Well, the Boeing production line has been cranking the aircraft out, one at a time, with 1500th aircraft exiting the production line, and being readied for delivery to its customer.
This aircraft is for United Airlines – and it’s a Boeing 777-300ER aircraft.
The Boeing 777 family has evolved with 6 main variants
- Boeing 777-200 – The original Launch Model of the 777 type (Launch Customer: United Airlines)
- Boeing 777-200ER – The first Extended Range Model, with an increased gross weight and a range of 7,065 nautical miles. (Launch Customer: British Airways)

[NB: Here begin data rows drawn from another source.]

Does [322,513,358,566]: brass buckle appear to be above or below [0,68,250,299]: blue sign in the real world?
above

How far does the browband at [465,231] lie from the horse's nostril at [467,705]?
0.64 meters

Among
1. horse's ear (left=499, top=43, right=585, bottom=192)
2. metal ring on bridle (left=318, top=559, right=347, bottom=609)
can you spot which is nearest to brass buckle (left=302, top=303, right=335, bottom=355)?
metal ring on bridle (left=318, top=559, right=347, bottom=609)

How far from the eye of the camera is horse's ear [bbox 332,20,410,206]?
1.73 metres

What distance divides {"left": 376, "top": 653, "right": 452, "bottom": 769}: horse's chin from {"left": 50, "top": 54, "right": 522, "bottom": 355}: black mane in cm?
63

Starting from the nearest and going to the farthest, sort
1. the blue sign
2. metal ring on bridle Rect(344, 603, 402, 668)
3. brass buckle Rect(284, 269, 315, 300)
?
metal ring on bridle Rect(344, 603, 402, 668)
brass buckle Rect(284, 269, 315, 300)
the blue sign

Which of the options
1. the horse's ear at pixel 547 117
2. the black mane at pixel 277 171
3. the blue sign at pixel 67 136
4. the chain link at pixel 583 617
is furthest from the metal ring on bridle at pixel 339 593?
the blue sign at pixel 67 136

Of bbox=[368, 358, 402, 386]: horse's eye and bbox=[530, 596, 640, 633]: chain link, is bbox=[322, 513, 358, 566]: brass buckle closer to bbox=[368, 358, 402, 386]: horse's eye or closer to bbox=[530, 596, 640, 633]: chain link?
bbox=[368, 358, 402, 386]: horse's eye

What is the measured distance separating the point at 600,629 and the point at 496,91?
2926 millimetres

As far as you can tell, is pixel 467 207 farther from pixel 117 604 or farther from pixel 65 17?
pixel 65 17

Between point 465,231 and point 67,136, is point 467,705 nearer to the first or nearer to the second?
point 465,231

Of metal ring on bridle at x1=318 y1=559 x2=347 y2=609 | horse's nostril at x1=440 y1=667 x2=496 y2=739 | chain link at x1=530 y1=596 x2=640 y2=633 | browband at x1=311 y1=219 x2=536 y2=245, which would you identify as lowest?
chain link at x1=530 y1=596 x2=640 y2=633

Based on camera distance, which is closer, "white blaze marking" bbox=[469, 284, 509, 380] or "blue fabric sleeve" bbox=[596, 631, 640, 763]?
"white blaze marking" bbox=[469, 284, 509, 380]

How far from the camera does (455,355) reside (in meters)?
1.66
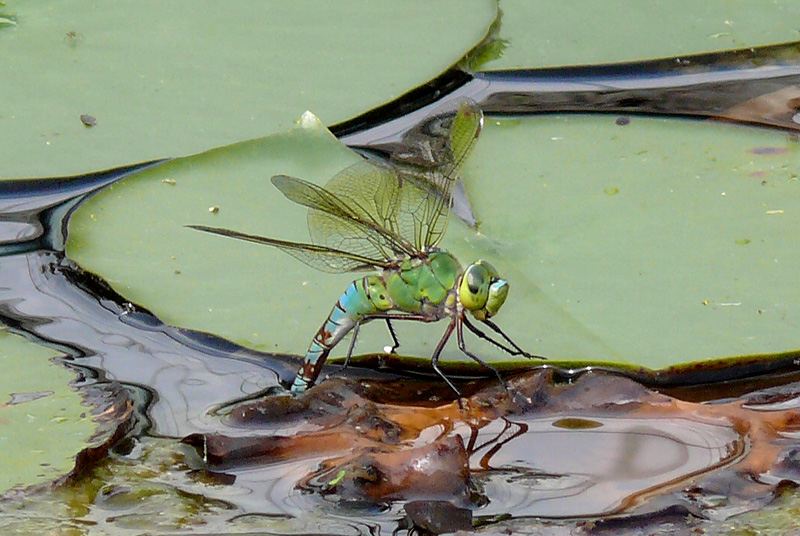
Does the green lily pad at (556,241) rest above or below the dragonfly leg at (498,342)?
above

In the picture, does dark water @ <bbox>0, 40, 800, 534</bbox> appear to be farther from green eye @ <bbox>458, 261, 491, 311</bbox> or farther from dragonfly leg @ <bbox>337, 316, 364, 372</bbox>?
green eye @ <bbox>458, 261, 491, 311</bbox>

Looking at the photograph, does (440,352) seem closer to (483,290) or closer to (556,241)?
(483,290)

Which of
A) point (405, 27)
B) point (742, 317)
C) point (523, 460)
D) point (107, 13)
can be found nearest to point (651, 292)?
point (742, 317)

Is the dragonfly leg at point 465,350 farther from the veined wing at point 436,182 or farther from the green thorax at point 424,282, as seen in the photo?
the veined wing at point 436,182

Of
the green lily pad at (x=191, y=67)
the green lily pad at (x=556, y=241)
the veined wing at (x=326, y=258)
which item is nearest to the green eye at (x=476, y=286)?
the green lily pad at (x=556, y=241)

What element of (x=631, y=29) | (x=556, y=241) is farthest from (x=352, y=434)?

- Boeing 777-200LR – The ultra-long haul variant, able to cover up to 8,555 nautical miles. (Launch Customer: Pakistan International Airlines)
- Boeing 777-300 – The first stretch of the 777 model (Launch Customer: Cathay Pacific)

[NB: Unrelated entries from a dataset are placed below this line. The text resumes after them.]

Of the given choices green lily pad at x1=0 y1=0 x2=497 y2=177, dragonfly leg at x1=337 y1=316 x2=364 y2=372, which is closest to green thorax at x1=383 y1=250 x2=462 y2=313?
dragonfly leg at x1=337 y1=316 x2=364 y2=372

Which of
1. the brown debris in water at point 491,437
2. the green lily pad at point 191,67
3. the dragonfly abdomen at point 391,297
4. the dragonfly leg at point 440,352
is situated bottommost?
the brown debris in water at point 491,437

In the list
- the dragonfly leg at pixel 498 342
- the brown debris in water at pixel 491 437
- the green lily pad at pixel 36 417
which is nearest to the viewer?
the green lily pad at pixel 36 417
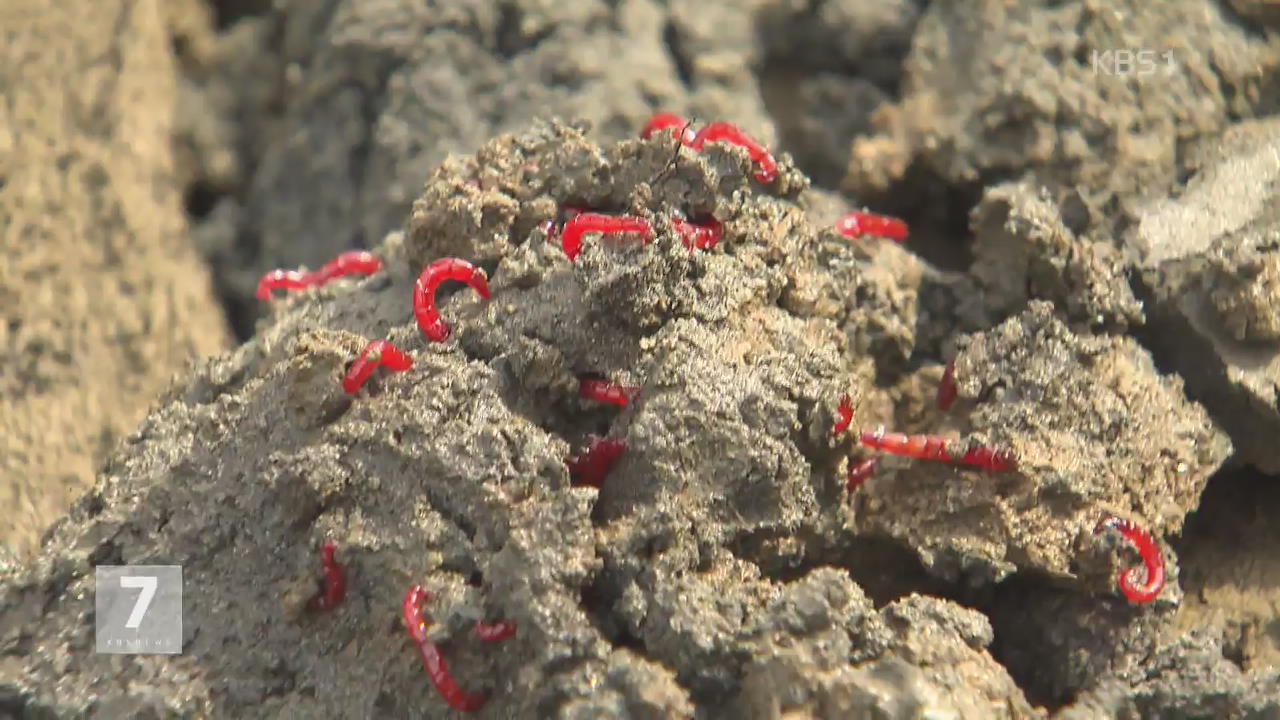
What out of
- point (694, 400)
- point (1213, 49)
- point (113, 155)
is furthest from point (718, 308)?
point (113, 155)

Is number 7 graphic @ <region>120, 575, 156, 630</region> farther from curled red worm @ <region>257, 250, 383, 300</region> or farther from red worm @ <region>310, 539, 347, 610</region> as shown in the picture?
curled red worm @ <region>257, 250, 383, 300</region>

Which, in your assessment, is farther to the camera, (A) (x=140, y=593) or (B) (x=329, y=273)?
(B) (x=329, y=273)

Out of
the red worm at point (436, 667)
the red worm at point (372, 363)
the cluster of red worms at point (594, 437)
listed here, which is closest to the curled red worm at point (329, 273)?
the cluster of red worms at point (594, 437)

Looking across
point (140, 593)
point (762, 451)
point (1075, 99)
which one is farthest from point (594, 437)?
point (1075, 99)

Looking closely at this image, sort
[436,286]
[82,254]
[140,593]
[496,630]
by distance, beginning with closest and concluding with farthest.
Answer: [496,630], [140,593], [436,286], [82,254]

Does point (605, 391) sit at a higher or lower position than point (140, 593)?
higher

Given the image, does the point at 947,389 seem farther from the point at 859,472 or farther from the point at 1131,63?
the point at 1131,63

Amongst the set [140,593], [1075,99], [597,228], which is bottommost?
[140,593]

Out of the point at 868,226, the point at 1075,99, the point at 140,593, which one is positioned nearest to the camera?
the point at 140,593
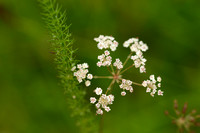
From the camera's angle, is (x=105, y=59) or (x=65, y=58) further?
(x=105, y=59)

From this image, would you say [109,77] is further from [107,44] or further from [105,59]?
[107,44]

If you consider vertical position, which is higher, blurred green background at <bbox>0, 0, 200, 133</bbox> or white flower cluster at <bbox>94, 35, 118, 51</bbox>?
blurred green background at <bbox>0, 0, 200, 133</bbox>

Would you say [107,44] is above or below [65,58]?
above

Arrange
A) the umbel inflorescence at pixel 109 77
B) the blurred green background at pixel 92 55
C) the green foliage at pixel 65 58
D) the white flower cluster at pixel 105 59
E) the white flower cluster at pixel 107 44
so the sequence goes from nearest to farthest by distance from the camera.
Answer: the green foliage at pixel 65 58 < the umbel inflorescence at pixel 109 77 < the white flower cluster at pixel 105 59 < the white flower cluster at pixel 107 44 < the blurred green background at pixel 92 55

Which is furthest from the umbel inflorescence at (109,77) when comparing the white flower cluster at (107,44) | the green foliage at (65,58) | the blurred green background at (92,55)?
the blurred green background at (92,55)

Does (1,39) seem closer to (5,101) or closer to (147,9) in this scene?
(5,101)

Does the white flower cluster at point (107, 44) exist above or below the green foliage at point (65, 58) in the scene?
above

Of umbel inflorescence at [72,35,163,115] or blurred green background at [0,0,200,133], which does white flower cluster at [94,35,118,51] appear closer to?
umbel inflorescence at [72,35,163,115]

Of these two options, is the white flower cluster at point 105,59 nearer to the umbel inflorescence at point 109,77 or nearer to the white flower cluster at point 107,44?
the umbel inflorescence at point 109,77

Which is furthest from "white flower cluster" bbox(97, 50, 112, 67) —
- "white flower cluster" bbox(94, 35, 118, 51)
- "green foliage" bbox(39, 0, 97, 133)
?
"green foliage" bbox(39, 0, 97, 133)

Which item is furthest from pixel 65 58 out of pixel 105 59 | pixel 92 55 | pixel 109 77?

- Boeing 777-300ER – The first stretch, with extended range of the -200ER model – covering up to 7,370 nautical miles (Launch Customer: Air France)
- Boeing 777F – The Freighter version for those who need to shift cargo around the world (Launch Customer: Air France)
As time has gone on, the Boeing 777-300ER has become the backbone of many a long haul fleet, providing lower costs that operating Boeing 747s (and in some ways, the 777-300ER killed the 747 project due to fuel efficiency, and the ability to maintain two less engines, whilst maintaining operations by ensuring the planes meet ETOPS standards).
The Boeing 777 forms the backbone of many long haul airlines, with Emirates, United Airlines, Air France and Cathay Pacific using it as their primary long haul aircraft.
I think anyone flying long haul will encounter a Boeing 777, and they’re not bad planes. They ferry people from A to B in varying level of comfort – whilst lowering costs on the way.
Economy passengers are feeling the squeeze – as airlines are putting in 10-across seating down the back of the plane – which does take away from the passenger experience.
But as a successful method for transporting passengers long distance and in an efficient way – it’s a welcome sight to see one.